▶ [Extrait fourni]
_ _ _
Naturellement, la controverse Abou Mazen / Barghouti reflète en partie cette confrontation personnelle et générationnelle. Abou Mazen représente la vielle garde du Fatah, tandis que son adversaire représente le combattant des deux Intifadas. Mais en réalité, il s'agit de la confrontation entre deux visions du monde et les deux grandes stratégies [qui vont avec] pour conduire la bataille de la libération nationale palestinienne.

C'est en 1974, lorsque j'ai établi le contact avec la direction palestinienne, que j'ai entendu pour la première fois le nom d'Abou Mazen. J'avais demandé à mon premier partenaire, Sa'id Hamami - martyre de la paix - de me dire qui était ses commanditaires. Il m'informa en privé que le Fatah avait établi, pour diriger les contacts avec les Israéliens, un comité composé de trois membres. Je les appelais "les trois Abous" - Abou Amar (Yasser Arafat), Abou Mazen (Mahmoud Abbas) et Abou Iyad (Salah Khalaf).

Des trois, Abou Mazen était directement chargé des affaires israéliennes. Il avait passé sa thèse de doctorat à l'Université de Moscou : "Les activités du mouvement sioniste pendant l'Holocauste". Un jour, j'ai même été chargé de lui apporter des livres sur l'affaire Kastner (les négociations entre le "Zionist Rescue Committee" - le comité de sauvetage sioniste - et Adolph Eichmann en 1944).

Je l'ai rencontré pour la première fois en face à face alors que je faisais partie d'une délégation du Conseil Israélien pour la Paix Israélo-Palestinienne (le Général Matti Peled, l'ancien Directeur du Trésor Ya'acov Arnon et moi-même). Nous avions été invités, en janvier 1983, à rencontrer Arafat à Tunis. Avant la réunion, nous avions parlé avec Abou Mazen, ainsi que pour toutes les réunions qui suivirent à Tunis : nous discutions toujours de nos idées d'abord avec Abou Mazen, ensuite nous présentions nos propositions à Arafat, puis c'est nous qui avions le mot de la fin.
_ _ _
[Extractions de texte par page]

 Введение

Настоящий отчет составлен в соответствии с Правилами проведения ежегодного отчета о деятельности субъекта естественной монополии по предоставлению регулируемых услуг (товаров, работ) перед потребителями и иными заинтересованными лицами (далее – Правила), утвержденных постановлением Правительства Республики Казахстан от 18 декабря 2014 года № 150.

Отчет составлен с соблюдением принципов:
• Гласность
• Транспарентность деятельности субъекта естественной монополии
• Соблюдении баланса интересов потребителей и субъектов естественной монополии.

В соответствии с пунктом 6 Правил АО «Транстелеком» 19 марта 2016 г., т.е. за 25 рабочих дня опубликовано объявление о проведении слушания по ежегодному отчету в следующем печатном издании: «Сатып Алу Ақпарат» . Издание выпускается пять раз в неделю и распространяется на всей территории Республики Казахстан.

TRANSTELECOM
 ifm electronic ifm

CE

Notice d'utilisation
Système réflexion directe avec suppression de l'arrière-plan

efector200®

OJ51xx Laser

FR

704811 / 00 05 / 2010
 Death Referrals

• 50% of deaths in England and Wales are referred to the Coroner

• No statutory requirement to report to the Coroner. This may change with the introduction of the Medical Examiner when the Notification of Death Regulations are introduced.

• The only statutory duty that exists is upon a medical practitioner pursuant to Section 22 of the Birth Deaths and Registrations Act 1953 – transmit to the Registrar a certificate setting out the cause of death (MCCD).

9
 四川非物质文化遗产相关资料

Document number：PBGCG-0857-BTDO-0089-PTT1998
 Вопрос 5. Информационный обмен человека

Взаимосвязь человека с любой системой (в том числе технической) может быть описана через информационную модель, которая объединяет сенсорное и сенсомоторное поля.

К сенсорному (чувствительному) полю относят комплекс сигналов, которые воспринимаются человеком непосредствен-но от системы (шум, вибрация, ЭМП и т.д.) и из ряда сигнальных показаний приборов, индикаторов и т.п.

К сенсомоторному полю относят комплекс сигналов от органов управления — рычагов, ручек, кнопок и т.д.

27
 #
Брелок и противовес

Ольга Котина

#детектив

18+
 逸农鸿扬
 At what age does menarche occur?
_ _ _
▶ [Exercice] Recopiez intégralement l'extrait sur Abou Mazen, sans rien y modifier. Seul l'extrait sur Abou Mazen doit servir de source.

▶ [Réponse]
Naturellement, la controverse Abou Mazen / Barghouti reflète en partie cette confrontation personnelle et générationnelle. Abou Mazen représente la vielle garde du Fatah, tandis que son adversaire représente le combattant des deux Intifadas. Mais en réalité, il s'agit de la confrontation entre deux visions du monde et les deux grandes stratégies [qui vont avec] pour conduire la bataille de la libération nationale palestinienne.

C'est en 1974, lorsque j'ai établi le contact avec la direction palestinienne, que j'ai entendu pour la première fois le nom d'Abou Mazen. J'avais demandé à mon premier partenaire, Sa'id Hamami - martyre de la paix - de me dire qui était ses commanditaires. Il m'informa en privé que le Fatah avait établi, pour diriger les contacts avec les Israéliens, un comité composé de trois membres. Je les appelais "les trois Abous" - Abou Amar (Yasser Arafat), Abou Mazen (Mahmoud Abbas) et Abou Iyad (Salah Khalaf).

Des trois, Abou Mazen était directement chargé des affaires israéliennes. Il avait passé sa thèse de doctorat à l'Université de Moscou : "Les activités du mouvement sioniste pendant l'Holocauste". Un jour, j'ai même été chargé de lui apporter des livres sur l'affaire Kastner (les négociations entre le "Zionist Rescue Committee" - le comité de sauvetage sioniste - et Adolph Eichmann en 1944).

Je l'ai rencontré pour la première fois en face à face alors que je faisais partie d'une délégation du Conseil Israélien pour la Paix Israélo-Palestinienne (le Général Matti Peled, l'ancien Directeur du Trésor Ya'acov Arnon et moi-même). Nous avions été invités, en janvier 1983, à rencontrer Arafat à Tunis. Avant la réunion, nous avions parlé avec Abou Mazen, ainsi que pour toutes les réunions qui suivirent à Tunis : nous discutions toujours de nos idées d'abord avec Abou Mazen, ensuite nous présentions nos propositions à Arafat, puis c'est nous qui avions le mot de la fin.